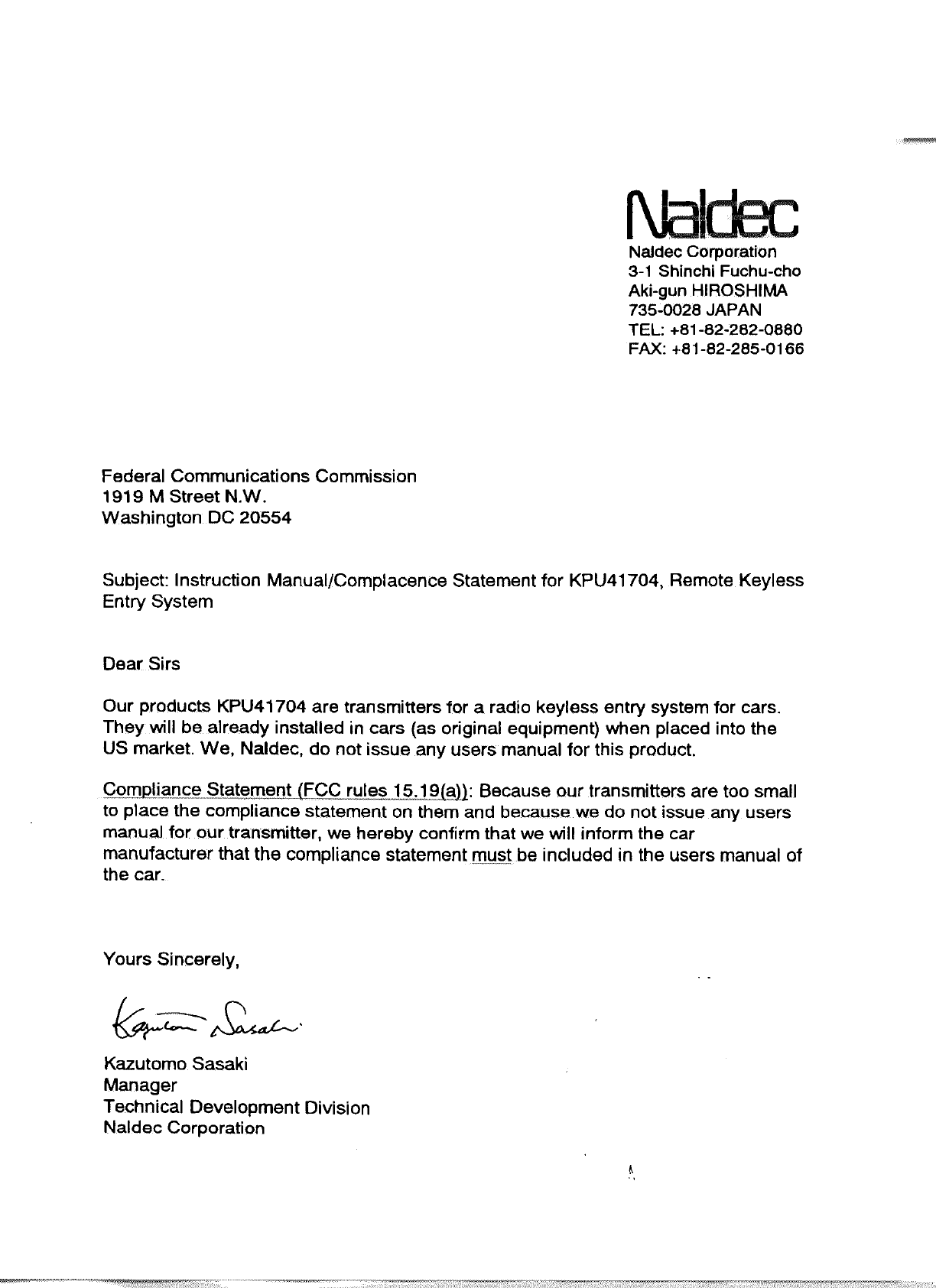 Naldec
Naldec Corporation
3-1 Shinchi Fuchu-cho
Aki-gun HIROSHIMA
735-0028 JAPAN
TEL: +81-82-282-0880
FAX: +81-82-285-0166

Federal Communications Commission
1919 M Street N.W.
Washington DC 20554

Subject: Instruction Manual/Complacence Statement for KPU41704, Remote Keyless Entry System

Dear Sirs

Our products KPU41704 are transmitters for a radio keyless entry system for cars. They will be already installed in cars (as original equipment) when placed into the US market. We, Naldec, do not issue any users manual for this product.

Compliance Statement (FCC rules 15.19(a)): Because our transmitters are too small to place the compliance statement on them and because we do not issue any users manual for our transmitter, we hereby confirm that we will inform the car manufacturer that the compliance statement must be included in the users manual of the car.

Yours Sincerely,

Kazutomo Sasaki

Kazutomo Sasaki
Manager
Technical Development Division
Naldec Corporation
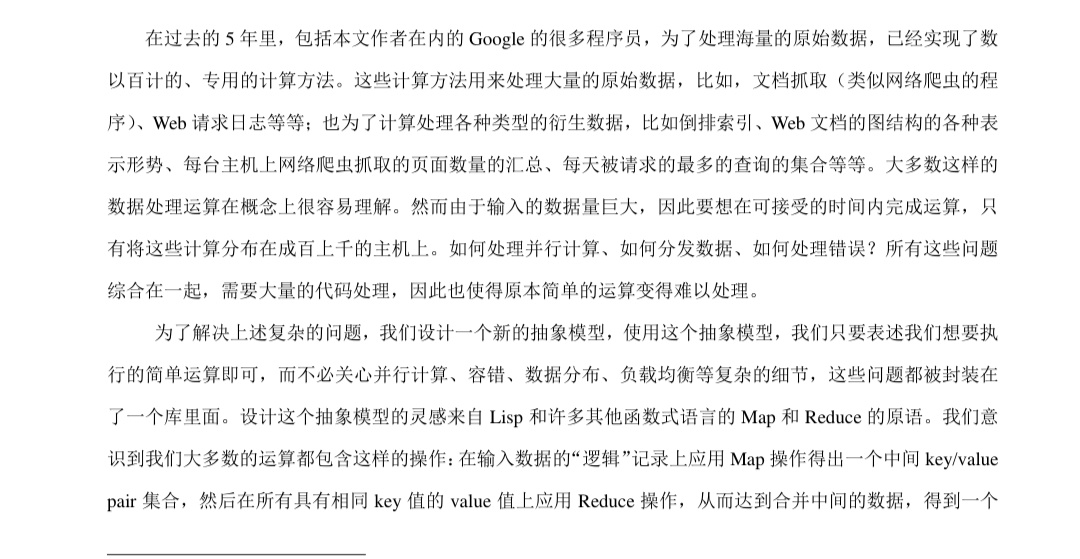 在过去的 5 年里，包括本文作者在内的 Google 的很多程序员，为了处理海量的原始数据，已经实现了数以百计的、专用的计算方法。这些计算方法用来处理大量的原始数据，比如，文档抓取（类似网络爬虫的程序）、Web 请求日志等等；也为了计算处理各种类型的衍生数据，比如倒排索引、Web 文档的图结构的各种表示形势、每台主机上网络爬虫抓取的页面数量的汇总、每天被请求的最多的查询的集合等等。大多数这样的数据处理运算在概念上很容易理解。然而由于输入的数据量巨大，因此要想在可接受的时间内完成运算，只有将这些计算分布在成百上千的主机上。如何处理并行计算、如何分发数据、如何处理错误？所有这些问题综合在一起，需要大量的代码处理，因此也使得原本简单的运算变得难以处理。

为了解决上述复杂的问题，我们设计一个新的抽象模型，使用这个抽象模型，我们只要表述我们想要执行的简单运算即可，而不必关心并行计算、容错、数据分布、负载均衡等复杂的细节，这些问题都被封装在了一个库里面。设计这个抽象模型的灵感来自 Lisp 和许多其他函数式语言的 Map 和 Reduce 的原语。我们意识到我们大多数的运算都包含这样的操作：在输入数据的“逻辑”记录上应用 Map 操作得出一个中间 key/value pair 集合，然后在所有具有相同 key 值的 value 值上应用 Reduce 操作，从而达到合并中间的数据，得到一个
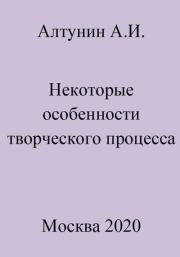 Алтунин А.И.

Некоторые особенности творческого процесса

Москва 2020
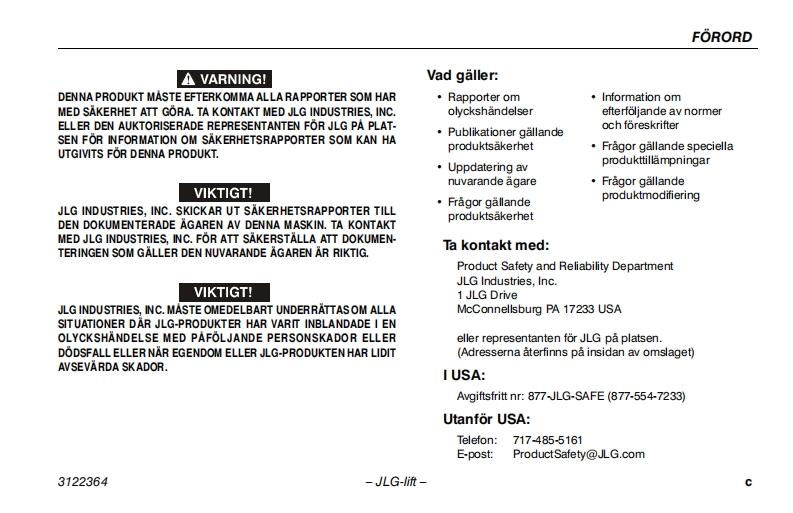 FÖRORD

VARNING!

DENNA PRODUKT MÅSTE EFTERKOMMA ALLA RAPPORTER SOM HAR MED SÄKERHET ATT GÖRA. TA KONTAKT MED JLG INDUSTRIES, INC. ELLER DEN AUKTORISERADE REPRESENTANTEN FÖR JLG PÅ PLATSEN FÖR INFORMATION OM SÄKERHETSRAPPORTER SOM KAN HA UTGIVITS FÖR DENNA PRODUKT.

VIKTIGT!

JLG INDUSTRIES, INC. SKICKAR UT SÄKERHETSRAPPORTER TILL DEN DOKUMENTERADE ÄGAREN AV DENNA MASKIN. TA KONTAKT MED JLG INDUSTRIES, INC. FÖR ATT SÄKERSTÄLLA ATT DOKUMENTERINGEN SOM GÄLLER DEN NUVARANDE ÄGAREN ÄR RIKTIG.

VIKTIGT!

JLG INDUSTRIES, INC. MÅSTE OMEDELBART UNDERRÄTTAS OM ALLA SITUATIONER DÄR JLG-PRODUKTER HAR VARIT INBLANDADE I EN OLYCKSHÄNDELSE MED PÅFÖLJANDE PERSONSKADOR ELLER DÖDSFALL ELLER NÄR EGENDOM ELLER JLG-PRODUKTEN HAR LIDIT AVSEVÄRDA SKADOR.

Vad gäller:

• Rapporter om olyckshändelser
• Publikationer gällande produktsäkerhet
• Uppdatering av nuvarande ägare
• Frågor gällande produktsäkerhet

• Information om efterföljande av normer och föreskrifter
• Frågor gällande speciella produkttillämpningar
• Frågor gällande produktmodifiering

Ta kontakt med:

Product Safety and Reliability Department
JLG Industries, Inc.
1 JLG Drive
McConnellsburg PA 17233 USA

eller representanten för JLG på platsen.
(Adresserna återfinns på insidan av omslaget)

I USA:

Avgiftsfritt nr: 877-JLG-SAFE (877-554-7233)

Utanför USA:

Telefon: 717-485-5161
E-post: ProductSafety@JLG.com

3122364 – JLG-lift – c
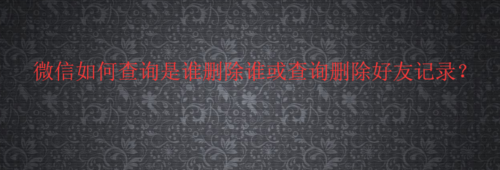 微信如何查询是谁删除谁或查询删除好友记录？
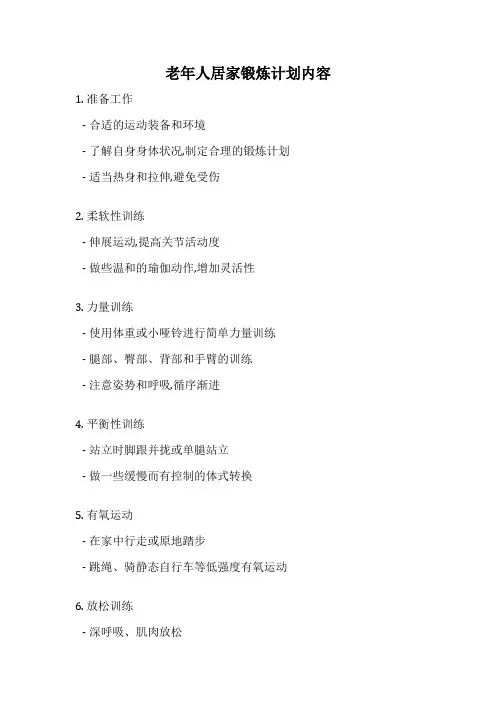 老年人居家锻炼计划内容

1. 准备工作

- 合适的运动装备和环境

- 了解自身身体状况,制定合理的锻炼计划

- 适当热身和拉伸,避免受伤

2. 柔软性训练

- 伸展运动,提高关节活动度

- 做些温和的瑜伽动作,增加灵活性

3. 力量训练

- 使用体重或小哑铃进行简单力量训练

- 腿部、臀部、背部和手臂的训练

- 注意姿势和呼吸,循序渐进

4. 平衡性训练

- 站立时脚跟并拢或单腿站立

- 做一些缓慢而有控制的体式转换

5. 有氧运动

- 在家中行走或原地踏步

- 跳绳、骑静态自行车等低强度有氧运动

6. 放松训练

- 深呼吸、肌肉放松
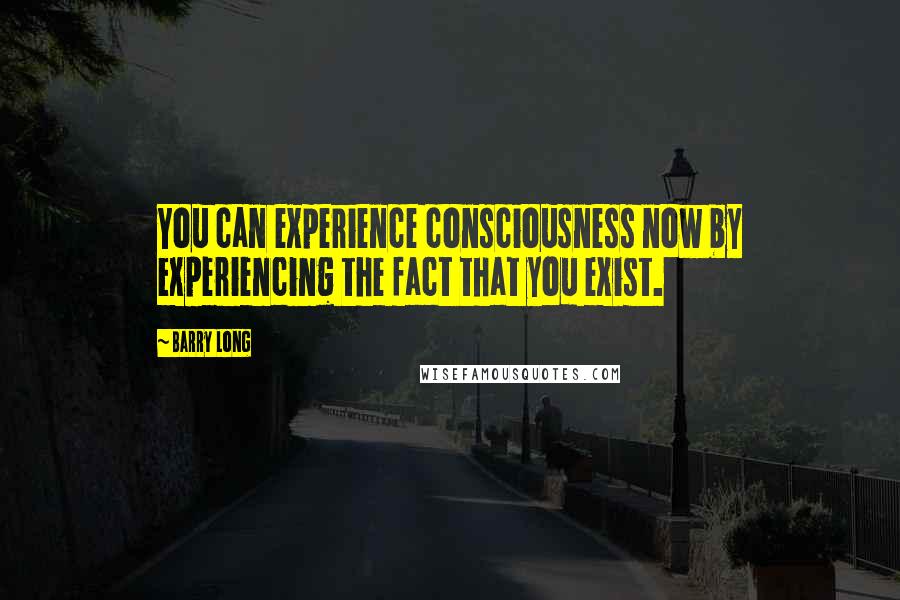 YOU CAN EXPERIENCE CONSCIOUSNESS NOW BY EXPERIENCING THE FACT THAT YOU EXIST.

~ BARRY LONG

WISEFAMOUSQUOTES.COM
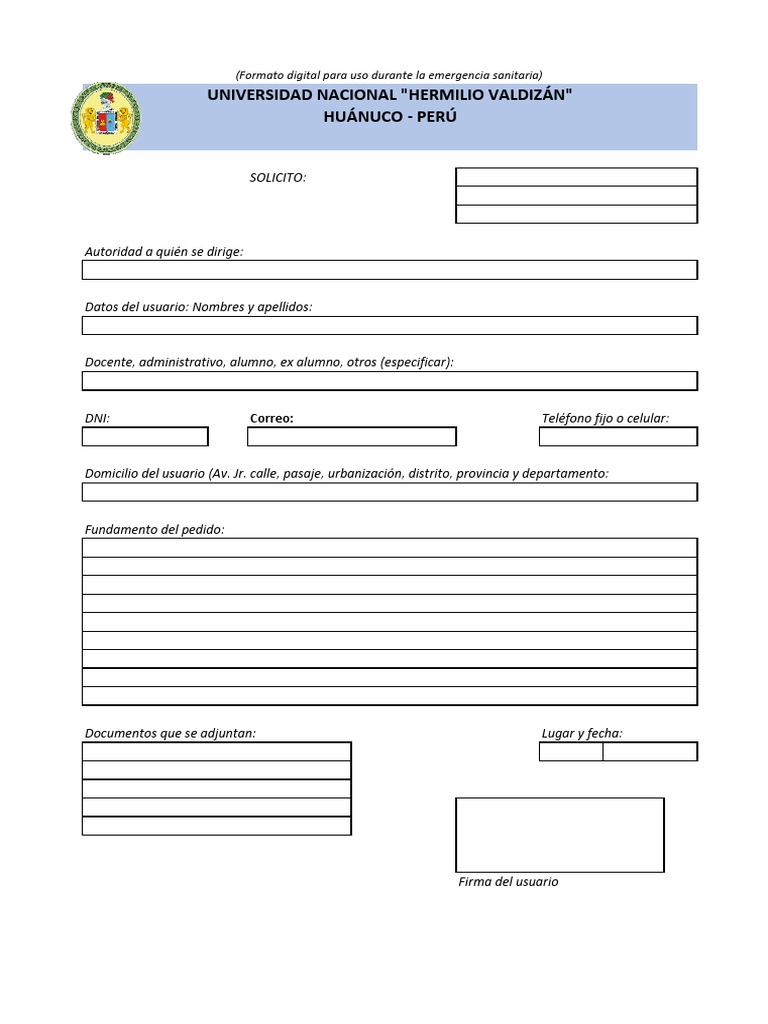 (Formato digital para uso durante la emergencia sanitaria)

UNIVERSIDAD NACIONAL "HERMILIO VALDIZÁN"
HUÁNUCO - PERÚ

SOLICITO:

Autoridad a quién se dirige:

Datos del usuario: Nombres y apellidos:

Docente, administrativo, alumno, ex alumno, otros (especificar):

DNI:

Correo:

Teléfono fijo o celular:

Domicilio del usuario (Av. Jr. calle, pasaje, urbanización, distrito, provincia y departamento:

Fundamento del pedido:

Documentos que se adjuntan:

Lugar y fecha:

Firma del usuario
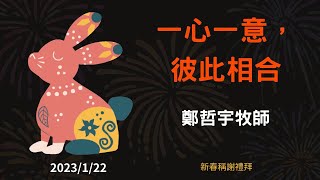 一心一意，
彼此相合

鄭哲宇牧師

2023/1/22

新春稱謝禮拜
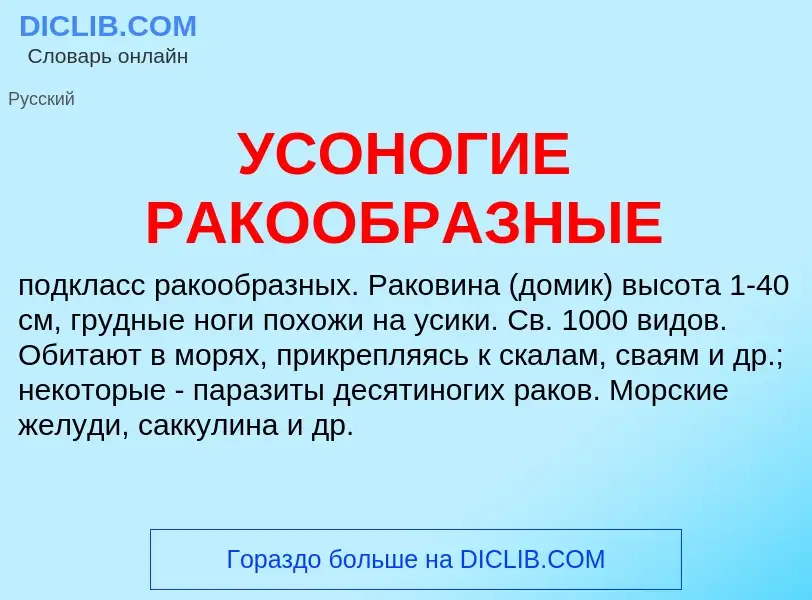 DICLIB.COM
Словарь онлайн

Русский

УСОНОГИЕ РАКООБРАЗНЫЕ

подкласс ракообразных. Раковина (домик) высота 1-40 см, грудные ноги похожи на усики. Св. 1000 видов. Обитают в морях, прикрепляясь к скалам, сваям и др.; некоторые - паразиты десятиногих раков. Морские желуди, саккулина и др.

Гораздо больше на DICLIB.COM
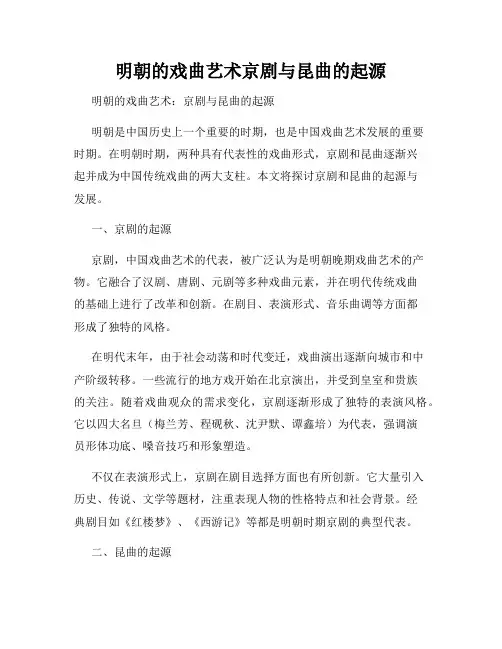 明朝的戏曲艺术京剧与昆曲的起源

明朝的戏曲艺术：京剧与昆曲的起源

明朝是中国历史上一个重要的时期，也是中国戏曲艺术发展的重要时期。在明朝时期，两种具有代表性的戏曲形式，京剧和昆曲逐渐兴起并成为中国传统戏曲的两大支柱。本文将探讨京剧和昆曲的起源与发展。

一、京剧的起源

京剧，中国戏曲艺术的代表，被广泛认为是明朝晚期戏曲艺术的产物。它融合了汉剧、唐剧、元剧等多种戏曲元素，并在明代传统戏曲的基础上进行了改革和创新。在剧目、表演形式、音乐曲调等方面都形成了独特的风格。

在明代末年，由于社会动荡和时代变迁，戏曲演出逐渐向城市和中产阶级转移。一些流行的地方戏开始在北京演出，并受到皇室和贵族的关注。随着戏曲观众的需求变化，京剧逐渐形成了独特的表演风格。它以四大名旦（梅兰芳、程砚秋、沈尹默、谭鑫培）为代表，强调演员形体功底、嗓音技巧和形象塑造。

不仅在表演形式上，京剧在剧目选择方面也有所创新。它大量引入历史、传说、文学等题材，注重表现人物的性格特点和社会背景。经典剧目如《红楼梦》、《西游记》等都是明朝时期京剧的典型代表。

二、昆曲的起源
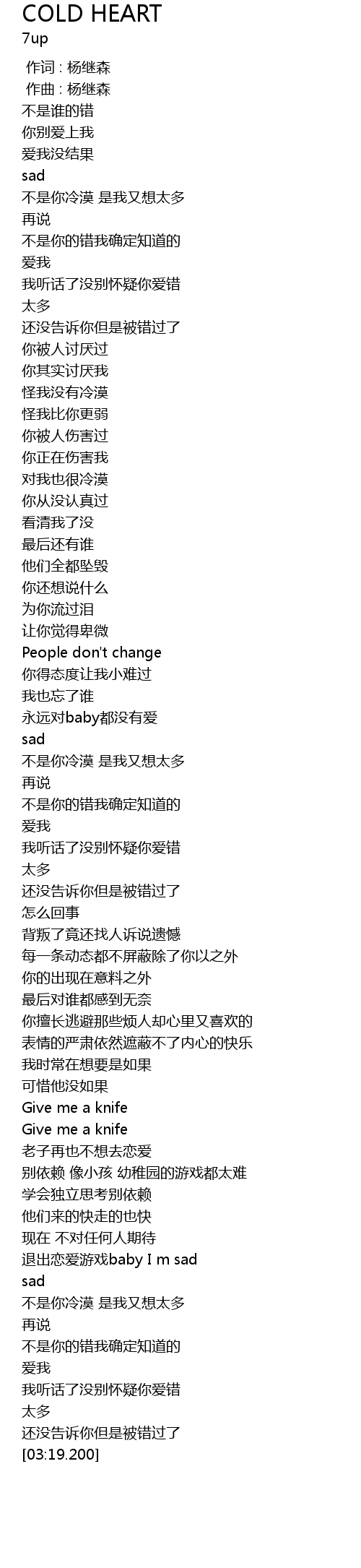 COLD HEART
7up

作词 : 杨继森
作曲 : 杨继森
不是谁的错
你别爱上我
爱我没结果
sad
不是你冷漠 是我又想太多
再说
不是你的错我确定知道的
爱我
我听话了没别怀疑你爱错
太多
还没告诉你但是被错过了
你被人讨厌过
你其实讨厌我
怪我没有冷漠
怪我比你更弱
你被人伤害过
你正在伤害我
对我也很冷漠
你从没认真过
看清我了没
最后还有谁
他们全都坠毁
你还想说什么
为你流过泪
让你觉得卑微
People don't change
你得态度让我小难过
我也忘了谁
永远对baby都没有爱
sad
不是你冷漠 是我又想太多
再说
不是你的错我确定知道的
爱我
我听话了没别怀疑你爱错
太多
还没告诉你但是被错过了
怎么回事
背叛了竟还找人诉说遗憾
每一条动态都不屏蔽除了你以之外
你的出现在意料之外
最后对谁都感到无奈
你擅长逃避那些烦人却心里又喜欢的
表情的严肃依然遮蔽不了内心的快乐
我时常在想要是如果
可惜他没如果
Give me a knife
Give me a knife
老子再也不想去恋爱
别依赖 像小孩 幼稚园的游戏都太难
学会独立思考别依赖
他们来的快走的也快
现在 不对任何人期待
退出恋爱游戏baby I m sad
sad
不是你冷漠 是我又想太多
再说
不是你的错我确定知道的
爱我
我听话了没别怀疑你爱错
太多
还没告诉你但是被错过了
[03:19.200]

YOUR TASK ▸
Within the data above, repeat exactly the lines from the one bearing "- 跳绳、骑静态自行车等低强度有氧运动" through the one bearing "УСОНОГИЕ РАКООБРАЗНЫЕ". Include no pictures and nothing else.

RESULT OF THIS TASK ▸
- 跳绳、骑静态自行车等低强度有氧运动

6. 放松训练

- 深呼吸、肌肉放松
 YOU CAN EXPERIENCE CONSCIOUSNESS NOW BY EXPERIENCING THE FACT THAT YOU EXIST.

~ BARRY LONG

WISEFAMOUSQUOTES.COM
 (Formato digital para uso durante la emergencia sanitaria)

UNIVERSIDAD NACIONAL "HERMILIO VALDIZÁN"
HUÁNUCO - PERÚ

SOLICITO:

Autoridad a quién se dirige:

Datos del usuario: Nombres y apellidos:

Docente, administrativo, alumno, ex alumno, otros (especificar):

DNI:

Correo:

Teléfono fijo o celular:

Domicilio del usuario (Av. Jr. calle, pasaje, urbanización, distrito, provincia y departamento:

Fundamento del pedido:

Documentos que se adjuntan:

Lugar y fecha:

Firma del usuario
 一心一意，
彼此相合

鄭哲宇牧師

2023/1/22

新春稱謝禮拜
 DICLIB.COM
Словарь онлайн

Русский

УСОНОГИЕ РАКООБРАЗНЫЕ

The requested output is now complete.